La Radio Juive

La France, une cible privilégiée du terrorisme islamiste depuis 40 ans, la chronique de Michel Zerbib

(Crédit: Twitter)

Nul doute que l’attentat du 13 novembre est le pire massacre qu’ait connu la France sur son sol depuis la Seconde Guerre mondiale. C’est un peu le 11 septembre français , il y a eu un avant et un après dans menace terroriste islamiste, et en effet on peut la faire remonter à la fin des années 70 .

Les chiffres de la Fondapol Think tank français dirigé par le politologue Dominique Reynié sont édifiants :si dans le monde, la majorité des attentats islamistes touchent en premier lieu les pays musulmans (90 %), en Europe, la France est de loin le pays le plus attaqué avec 49% des victimes « depuis l’internationalisation de la cause islamiste » de 1979 à mai 2021 

Avec 82 attentats islamistes commis sur son sol pour la période, la France compte au moins 330 morts du terrorisme islamiste.

À la suite d’une nuit d’attentats au stade de France, aux restaurants, bars et brasseries du Petit Cambodge, du Carillon, de la Bonne Bière, du Casa Nostra et au Bataclan, 137 personnes au total décéderont, en comptant les terroristes. À ces morts s’ajoute également celle de Guillaume Valette, rescapé du Bataclan, victime d’un grand stress post-traumatique et qui mit fin à ses jours deux ans plus tard.

La deuxième attaque la plus meurtrière est celle du 14 juillet 2016 à Nice, lorsqu’un terroriste tunisien résident en France, faucha, en l’espace de deux minutes, des dizaines de personnes parmi les 30.000 réunies pour le feu d’artifice et fit 87 morts

La tuerie de Charlie Hebdo est la troisième la plus meurtrière, avec 12 morts.  le meurtre de la policière Clarissa Jean-Philippe, puis la terrible prise d’otages du magasin Hyper Casher. Al Qaida et Daesh derrière cela.

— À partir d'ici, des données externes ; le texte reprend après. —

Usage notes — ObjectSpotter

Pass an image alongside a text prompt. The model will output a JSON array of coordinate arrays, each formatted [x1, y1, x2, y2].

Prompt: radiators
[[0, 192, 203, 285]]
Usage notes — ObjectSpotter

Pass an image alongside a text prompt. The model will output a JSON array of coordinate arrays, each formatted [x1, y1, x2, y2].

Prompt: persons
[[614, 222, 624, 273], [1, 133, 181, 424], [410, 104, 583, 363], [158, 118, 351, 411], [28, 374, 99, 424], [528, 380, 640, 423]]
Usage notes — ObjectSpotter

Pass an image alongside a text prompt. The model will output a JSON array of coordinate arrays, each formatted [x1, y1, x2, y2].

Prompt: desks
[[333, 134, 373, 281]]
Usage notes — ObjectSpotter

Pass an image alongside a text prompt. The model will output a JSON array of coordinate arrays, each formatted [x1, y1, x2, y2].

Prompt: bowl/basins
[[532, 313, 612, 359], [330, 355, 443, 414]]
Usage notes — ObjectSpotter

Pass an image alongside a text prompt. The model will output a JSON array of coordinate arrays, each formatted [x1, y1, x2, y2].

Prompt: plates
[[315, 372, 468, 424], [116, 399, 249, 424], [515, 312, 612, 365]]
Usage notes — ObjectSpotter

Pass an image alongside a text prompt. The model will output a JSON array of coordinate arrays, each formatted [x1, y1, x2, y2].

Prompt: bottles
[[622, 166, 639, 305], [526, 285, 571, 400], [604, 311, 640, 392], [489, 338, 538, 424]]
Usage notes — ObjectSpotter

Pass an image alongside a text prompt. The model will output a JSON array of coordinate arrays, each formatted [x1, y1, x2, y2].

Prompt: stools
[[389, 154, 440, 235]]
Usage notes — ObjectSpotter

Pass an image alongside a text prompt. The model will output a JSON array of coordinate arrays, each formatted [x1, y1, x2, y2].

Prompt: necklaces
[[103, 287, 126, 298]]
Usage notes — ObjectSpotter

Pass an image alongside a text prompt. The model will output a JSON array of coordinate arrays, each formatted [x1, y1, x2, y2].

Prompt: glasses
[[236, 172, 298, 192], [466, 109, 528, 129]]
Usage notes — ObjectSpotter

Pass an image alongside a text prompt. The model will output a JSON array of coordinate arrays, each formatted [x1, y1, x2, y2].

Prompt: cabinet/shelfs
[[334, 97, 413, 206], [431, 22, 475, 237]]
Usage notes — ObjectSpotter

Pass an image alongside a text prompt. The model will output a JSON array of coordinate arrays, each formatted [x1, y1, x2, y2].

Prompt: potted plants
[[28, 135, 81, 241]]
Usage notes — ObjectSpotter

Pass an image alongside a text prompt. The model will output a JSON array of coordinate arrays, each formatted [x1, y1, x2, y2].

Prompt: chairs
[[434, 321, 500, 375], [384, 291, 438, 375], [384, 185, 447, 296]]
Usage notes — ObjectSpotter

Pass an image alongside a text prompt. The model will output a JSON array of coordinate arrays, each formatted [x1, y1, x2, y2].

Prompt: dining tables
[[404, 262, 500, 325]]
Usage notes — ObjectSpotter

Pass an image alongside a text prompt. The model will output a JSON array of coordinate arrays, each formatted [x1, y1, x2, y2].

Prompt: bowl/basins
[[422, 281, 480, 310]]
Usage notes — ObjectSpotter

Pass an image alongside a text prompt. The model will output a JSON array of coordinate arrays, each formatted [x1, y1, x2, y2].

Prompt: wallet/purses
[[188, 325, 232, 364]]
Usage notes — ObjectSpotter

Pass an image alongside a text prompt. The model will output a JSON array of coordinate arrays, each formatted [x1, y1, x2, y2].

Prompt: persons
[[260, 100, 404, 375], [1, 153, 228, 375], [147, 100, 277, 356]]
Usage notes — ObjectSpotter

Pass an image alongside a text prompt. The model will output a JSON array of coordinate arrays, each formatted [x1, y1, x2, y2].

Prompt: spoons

Avant le Bataclan, d’autres noms de Paris sont entrés dans l’histoire sanglante. D’abord l’attentat de la synagogue Copernic . Il y a ensuite, en 1982, l’attentat antisémite de la rue des Rosiers, organisé par un groupe terroriste palestinien (dont on espère en effet toujours la justice). Puis l’attentat de la rue de Rennes du 17 septembre 1986, attribué au Hezbollah. Et enfin, celui du RER B à Saint-Michel, le 25 juillet 1995.

Dans la vague d’attentats qui va toucher Paris en septembre 1986, derrière différentes organisations terroristes, les enquêtes démontrent l’implication du Hezbollah après l’arrivée au pouvoir de l’Ayatollah Khomeiny.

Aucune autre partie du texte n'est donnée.